Work to complete:
Reproduce, word for word, every line starting at the line that contains "What is the distance the" and ending with the final line of the entries.
## Start Record excerpts
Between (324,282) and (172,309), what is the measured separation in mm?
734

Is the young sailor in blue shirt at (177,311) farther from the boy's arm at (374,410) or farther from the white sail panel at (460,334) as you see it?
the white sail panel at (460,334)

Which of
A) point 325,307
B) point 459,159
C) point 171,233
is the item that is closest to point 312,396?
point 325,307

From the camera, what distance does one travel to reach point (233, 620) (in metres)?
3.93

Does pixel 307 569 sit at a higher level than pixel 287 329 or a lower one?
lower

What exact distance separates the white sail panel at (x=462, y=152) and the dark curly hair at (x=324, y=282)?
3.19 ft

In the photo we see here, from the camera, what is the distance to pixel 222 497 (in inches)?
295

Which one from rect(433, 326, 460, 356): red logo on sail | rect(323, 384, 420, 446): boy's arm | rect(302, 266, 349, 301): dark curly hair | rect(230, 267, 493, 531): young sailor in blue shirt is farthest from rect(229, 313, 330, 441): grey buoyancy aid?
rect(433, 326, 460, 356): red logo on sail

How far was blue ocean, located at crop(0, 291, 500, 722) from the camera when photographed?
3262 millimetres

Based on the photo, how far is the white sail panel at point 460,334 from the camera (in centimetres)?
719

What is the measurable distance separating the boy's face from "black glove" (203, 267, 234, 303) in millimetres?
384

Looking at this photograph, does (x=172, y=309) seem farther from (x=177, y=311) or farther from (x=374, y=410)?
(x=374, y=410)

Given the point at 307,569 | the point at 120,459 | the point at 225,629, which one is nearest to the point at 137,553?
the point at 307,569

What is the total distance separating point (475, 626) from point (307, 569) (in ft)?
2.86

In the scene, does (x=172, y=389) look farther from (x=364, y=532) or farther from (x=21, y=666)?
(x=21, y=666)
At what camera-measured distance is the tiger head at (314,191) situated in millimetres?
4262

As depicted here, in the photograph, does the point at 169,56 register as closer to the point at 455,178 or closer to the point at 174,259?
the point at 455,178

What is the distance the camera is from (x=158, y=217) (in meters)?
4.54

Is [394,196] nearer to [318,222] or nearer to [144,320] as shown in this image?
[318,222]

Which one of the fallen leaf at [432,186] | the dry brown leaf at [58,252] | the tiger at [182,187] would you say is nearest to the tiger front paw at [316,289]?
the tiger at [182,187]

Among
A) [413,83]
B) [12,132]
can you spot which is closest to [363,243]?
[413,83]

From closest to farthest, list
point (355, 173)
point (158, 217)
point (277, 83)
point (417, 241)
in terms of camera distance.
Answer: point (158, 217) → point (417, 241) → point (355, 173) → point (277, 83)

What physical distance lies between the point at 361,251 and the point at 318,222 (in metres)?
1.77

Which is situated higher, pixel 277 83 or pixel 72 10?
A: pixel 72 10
## End Record excerpts
Output of the exercise:
What is the distance the camera is from (x=158, y=217) (in meters)?
4.54

Is [394,196] nearer to [318,222] or nearer to [144,320] as shown in this image?
[318,222]

Which one of the fallen leaf at [432,186] | the dry brown leaf at [58,252] | the tiger at [182,187] would you say is nearest to the tiger front paw at [316,289]?
the tiger at [182,187]

Among
A) [413,83]
B) [12,132]
can you spot which is closest to [363,243]?
[413,83]

From closest to farthest, list
point (355, 173)
point (158, 217)
point (277, 83)
point (417, 241)
in terms of camera distance.
Answer: point (158, 217) → point (417, 241) → point (355, 173) → point (277, 83)

What physical distance lies between the point at 361,251 and the point at 318,222 (in metres)?
1.77

Which is situated higher, pixel 277 83 or pixel 72 10?
A: pixel 72 10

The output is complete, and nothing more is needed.